_TEXTO DE LECTURA_
+--

Opinión

Paga Moya

FOTO: ÓSCAR GUERRA / AGENCIAUNO

En política fiscal, los números rara vez hablan solos. Lo que se va a discutir en el Congreso en las próximas semanas no son solo planillas Excel, sino decisiones que definen qué país tendremos a partir del próximo año. Y en la previa del presupuesto 2026, hay un patrón preocupante: el gobierno está trasladando a la siguiente administración una parte significativa de los costos que debería asumir hoy. No es una casualidad ni un error de cálculo, es una estrategia política deliberada para ocultar la irresponsabilidad fiscal.

El caso más simbólico es el de los más de 500 millones de pesos que el Estado deberá transferir a ENAP. El proyecto “Gas a precio justo”, una fracasada maniobra política destinada a influir en la contienda electoral del plebiscito de 2022, no solo generó pérdidas millonarias, sino que dejó al gobierno en deuda con una de sus empresas estratégicas. La Contraloría ordenó reponer recursos y abrir sumarios, y ENAP ya advirtió que el plan provocaría un daño patrimonial evidente. ¿La solución del gobierno? Postergar el pago, traspasarlo al presupuesto del próximo año y dejar que otro lo resuelva. Es la misma lógica de quien esconde la basura bajo la alfombra: no se ve, pero sigue ahí.

El problema es que no se trata de un caso aislado. Diversos gastos comprometidos para 2025 están siendo “reprogramados” o “diferidos”, en un ejercicio contable que busca aliviar la caja fiscal en año electoral y maquillar la magnitud del déficit. Es una maniobra de ilusionismo: se intenta mostrar cifras más ordenadas hoy, pero se deja a la próxima administración la cuenta inflada. En vez de sincerar el estado de las finanzas, se prefiere patear los problemas hacia adelante.

Este tipo de prácticas tiene dos consecuencias graves. La primera es la pérdida de credibilidad fiscal. Chile, que alguna vez fue ejemplo de responsabilidad y transparencia en el manejo de sus cuentas públicas, aparece ahora como un país que acomoda las cifras según conveniencia política. La segunda, aún más grave, es la hipoteca del futuro. Cada peso que se posterga no desaparece: se multiplica en intereses, en deuda y en restricciones para financiar políticas sociales urgentes. La salud, la seguridad y la educación, que ya enfrentan déficits estructurales, verán recortados sus márgenes porque los recursos se comprometieron en salvar proyectos mal diseñados o gastos populistas.

La discusión presupuestaria, entonces, no es un debate técnico sino político en el sentido más profundo: ¿seguiremos gastando como si el dinero fuera infinito, dejando que otros paguen la cuenta, o vamos a recuperar el principio básico de que cada gobierno debe hacerse responsable de sus decisiones? El país necesita volver a la seriedad fiscal, no solo por números, sino porque detrás de ellos están las familias que también dependen de un Estado que funcione.

+--

_DATOS PROPORCIONADOS_
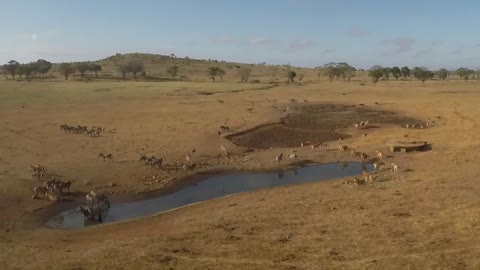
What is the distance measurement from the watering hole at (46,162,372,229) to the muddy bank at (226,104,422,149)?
702 centimetres

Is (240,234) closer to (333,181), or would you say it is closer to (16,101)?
(333,181)

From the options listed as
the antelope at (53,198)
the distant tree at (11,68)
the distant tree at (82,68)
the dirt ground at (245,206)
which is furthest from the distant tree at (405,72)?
the antelope at (53,198)

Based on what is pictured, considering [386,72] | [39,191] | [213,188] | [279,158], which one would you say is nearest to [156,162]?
[213,188]

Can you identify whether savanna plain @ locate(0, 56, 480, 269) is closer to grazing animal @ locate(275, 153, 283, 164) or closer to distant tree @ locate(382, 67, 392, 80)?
grazing animal @ locate(275, 153, 283, 164)

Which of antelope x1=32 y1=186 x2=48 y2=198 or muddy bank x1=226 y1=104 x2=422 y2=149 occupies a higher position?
muddy bank x1=226 y1=104 x2=422 y2=149

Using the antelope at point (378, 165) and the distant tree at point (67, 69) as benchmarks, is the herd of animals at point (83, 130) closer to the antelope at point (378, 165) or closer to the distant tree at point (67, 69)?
the antelope at point (378, 165)

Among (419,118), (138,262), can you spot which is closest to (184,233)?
(138,262)

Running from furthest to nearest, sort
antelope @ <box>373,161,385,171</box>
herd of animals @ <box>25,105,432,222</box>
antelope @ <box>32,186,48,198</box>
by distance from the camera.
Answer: antelope @ <box>373,161,385,171</box>
antelope @ <box>32,186,48,198</box>
herd of animals @ <box>25,105,432,222</box>

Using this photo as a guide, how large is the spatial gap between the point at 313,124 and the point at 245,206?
2512 centimetres

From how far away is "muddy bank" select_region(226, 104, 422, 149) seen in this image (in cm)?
3550

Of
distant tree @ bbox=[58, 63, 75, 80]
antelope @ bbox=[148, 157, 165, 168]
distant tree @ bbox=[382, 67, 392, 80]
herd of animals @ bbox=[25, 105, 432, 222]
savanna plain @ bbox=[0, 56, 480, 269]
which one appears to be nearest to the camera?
savanna plain @ bbox=[0, 56, 480, 269]

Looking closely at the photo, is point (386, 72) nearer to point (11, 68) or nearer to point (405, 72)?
point (405, 72)

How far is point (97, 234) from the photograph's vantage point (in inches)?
643

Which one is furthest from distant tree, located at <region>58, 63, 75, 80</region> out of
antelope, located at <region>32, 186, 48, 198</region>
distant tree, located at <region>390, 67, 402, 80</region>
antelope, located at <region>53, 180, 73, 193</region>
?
antelope, located at <region>32, 186, 48, 198</region>
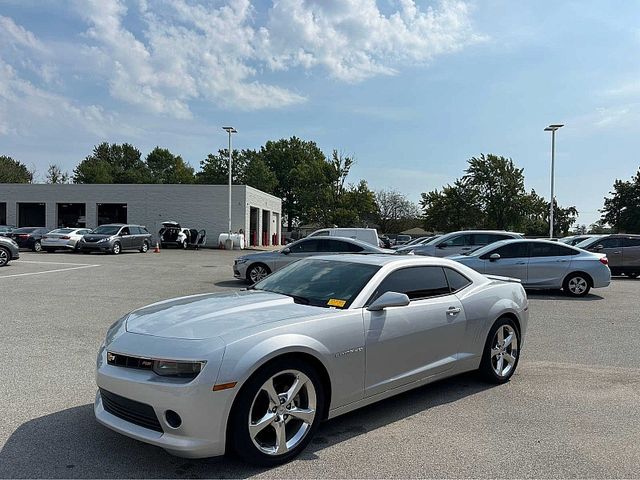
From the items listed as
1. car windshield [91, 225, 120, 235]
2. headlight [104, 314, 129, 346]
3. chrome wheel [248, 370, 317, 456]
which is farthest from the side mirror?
car windshield [91, 225, 120, 235]

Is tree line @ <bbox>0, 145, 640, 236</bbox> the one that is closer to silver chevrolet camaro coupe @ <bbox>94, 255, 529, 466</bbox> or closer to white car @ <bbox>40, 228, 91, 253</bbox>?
white car @ <bbox>40, 228, 91, 253</bbox>

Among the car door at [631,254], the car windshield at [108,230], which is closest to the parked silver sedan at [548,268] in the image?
the car door at [631,254]

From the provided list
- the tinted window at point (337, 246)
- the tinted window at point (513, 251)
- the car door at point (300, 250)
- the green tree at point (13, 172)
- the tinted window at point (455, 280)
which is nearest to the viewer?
the tinted window at point (455, 280)

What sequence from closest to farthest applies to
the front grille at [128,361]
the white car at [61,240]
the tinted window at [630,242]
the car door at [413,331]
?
the front grille at [128,361] → the car door at [413,331] → the tinted window at [630,242] → the white car at [61,240]

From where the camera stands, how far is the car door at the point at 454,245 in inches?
674

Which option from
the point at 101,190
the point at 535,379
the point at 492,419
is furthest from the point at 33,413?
the point at 101,190

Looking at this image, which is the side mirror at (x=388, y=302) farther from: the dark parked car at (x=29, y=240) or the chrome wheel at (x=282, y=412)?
the dark parked car at (x=29, y=240)

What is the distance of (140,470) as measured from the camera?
11.2 feet

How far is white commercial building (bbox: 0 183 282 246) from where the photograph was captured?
40.1 metres

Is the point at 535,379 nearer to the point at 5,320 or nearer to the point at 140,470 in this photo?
the point at 140,470

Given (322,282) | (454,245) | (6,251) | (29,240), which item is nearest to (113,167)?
(29,240)

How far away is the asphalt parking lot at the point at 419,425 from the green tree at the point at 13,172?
79439mm

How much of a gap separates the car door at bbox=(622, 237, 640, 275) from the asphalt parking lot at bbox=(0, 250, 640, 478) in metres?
12.3

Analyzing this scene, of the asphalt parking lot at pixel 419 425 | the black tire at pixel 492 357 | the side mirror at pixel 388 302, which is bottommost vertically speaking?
the asphalt parking lot at pixel 419 425
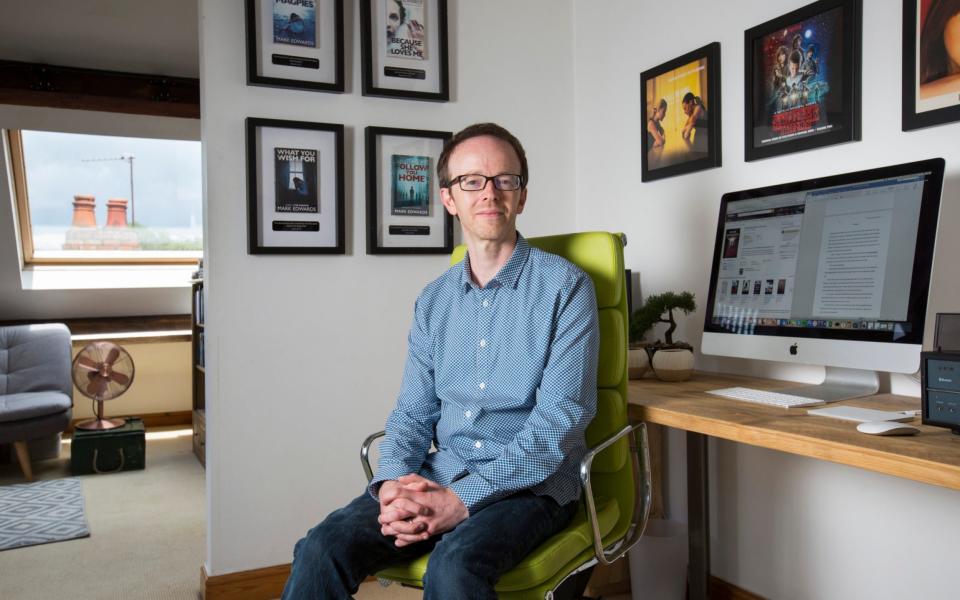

+--

_CONSIGNA DE TRABAJO_
Responde estas preguntas sobre la columna de opinión:
(a) ¿Qué organismo ordenó reponer recursos y abrir sumarios?
(b) ¿Cuál es la primera de las dos consecuencias graves que señala la columna?
(c) ¿Qué tres áreas, según la columna, ya enfrentan déficits estructurales?

_SOLUCIÓN_
(a) La Contraloría.
(b) La pérdida de credibilidad fiscal.
(c) La salud, la seguridad y la educación.